## Source text

[Start of section]

The study looked at concrete slatted floors, floors with new rubber mats and those with old mats and those without mats. Rubber mats are standard practice today, but we wanted to see their impacts. The new rubber matting improved the growth performance of cattle by a significant amount and improved cattle mobility. The older, worn-out mats didn’t help performance but did help mobility and were better than bare concrete slats.

There’s not a perfect correlation between mobility and performance. As we do more research on the facilities, we will establish best management practices for these structures.

IFT: Tell us a little about where you work with cattle and where you do your follow-up research.

McCANN: I have a diverse research program with a great team of students and staff that make it happen. Much of our work is done at the university’s feedlot farm near the Animal Science building where we can look at growth performance with a large number of animals, intake and nutrition impacts on carcasses. We do metabolism research on what happens inside the rumen, and we have a whole laboratory in the Animal Science buildings where I do in vitro work. We feed and evaluate feed additives and their effects on rumen fermentation.

IFT: What would you like people to know about your work?

McCANN: I think most people in the agricultural and livestock industry appreciate that research happens. However, many may not understand the lengths we go to improve livestock production, what we do, and how committed we are. The quality of beef produced in the U.S. is not surpassed. Our American expectations of beef quality are off the charts, and it is remarkable the progress we have made even in the last 20 years. Today, we really only produce high-quality beef. International visitors are impressed with the quality of beef here, and American travelers out of the country can notice the difference right away when they eat beef in other places.

[End of section]

## Assignment 1
In the cattle research interview, what did the older, worn-out rubber mats do for the cattle?
## Assignment 2
Retype the cattle research interview word for word, from "McCANN: I think most" up to and including "in other places.".
Rely only on the cattle research interview for what follows.

## Records provided
[Start of section]

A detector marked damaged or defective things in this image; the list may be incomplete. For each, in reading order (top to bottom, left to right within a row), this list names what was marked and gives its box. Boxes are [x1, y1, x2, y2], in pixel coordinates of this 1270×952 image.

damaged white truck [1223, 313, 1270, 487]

[End of section]
[Start of section]

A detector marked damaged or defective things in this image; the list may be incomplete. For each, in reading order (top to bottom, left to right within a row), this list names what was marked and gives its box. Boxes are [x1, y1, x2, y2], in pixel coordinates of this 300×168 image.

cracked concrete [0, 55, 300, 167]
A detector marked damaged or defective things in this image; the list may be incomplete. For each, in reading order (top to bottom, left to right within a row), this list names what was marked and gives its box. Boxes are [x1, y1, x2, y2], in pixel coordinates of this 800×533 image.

[End of section]
[Start of section]

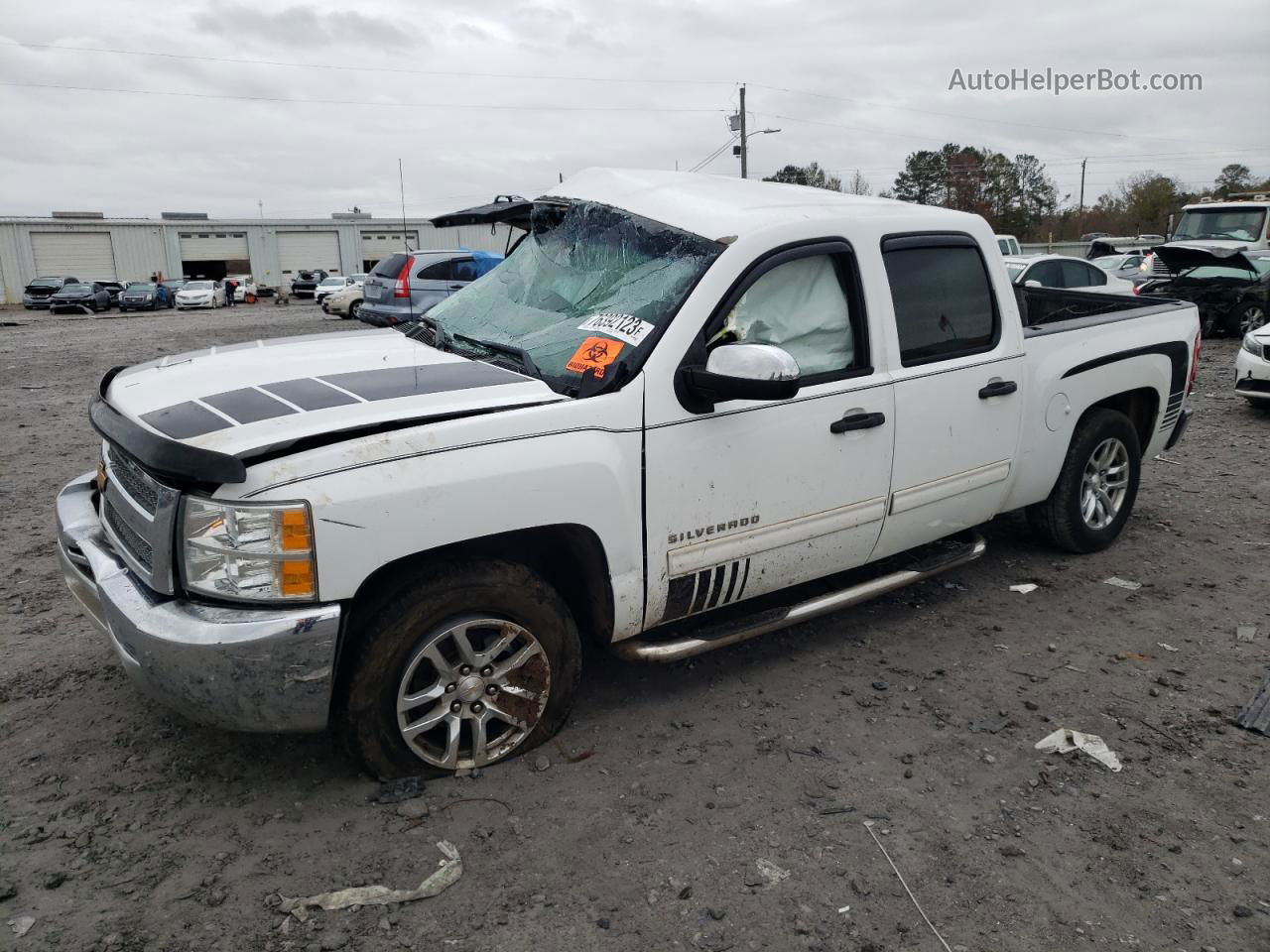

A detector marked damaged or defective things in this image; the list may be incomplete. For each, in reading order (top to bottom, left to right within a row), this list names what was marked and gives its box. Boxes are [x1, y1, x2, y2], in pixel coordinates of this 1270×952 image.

[End of section]

## Exercise result 1
They didn't help performance, but they did help mobility and were better than bare concrete slats.

## Exercise result 2
McCANN: I think most people in the agricultural and livestock industry appreciate that research happens. However, many may not understand the lengths we go to improve livestock production, what we do, and how committed we are. The quality of beef produced in the U.S. is not surpassed. Our American expectations of beef quality are off the charts, and it is remarkable the progress we have made even in the last 20 years. Today, we really only produce high-quality beef. International visitors are impressed with the quality of beef here, and American travelers out of the country can notice the difference right away when they eat beef in other places.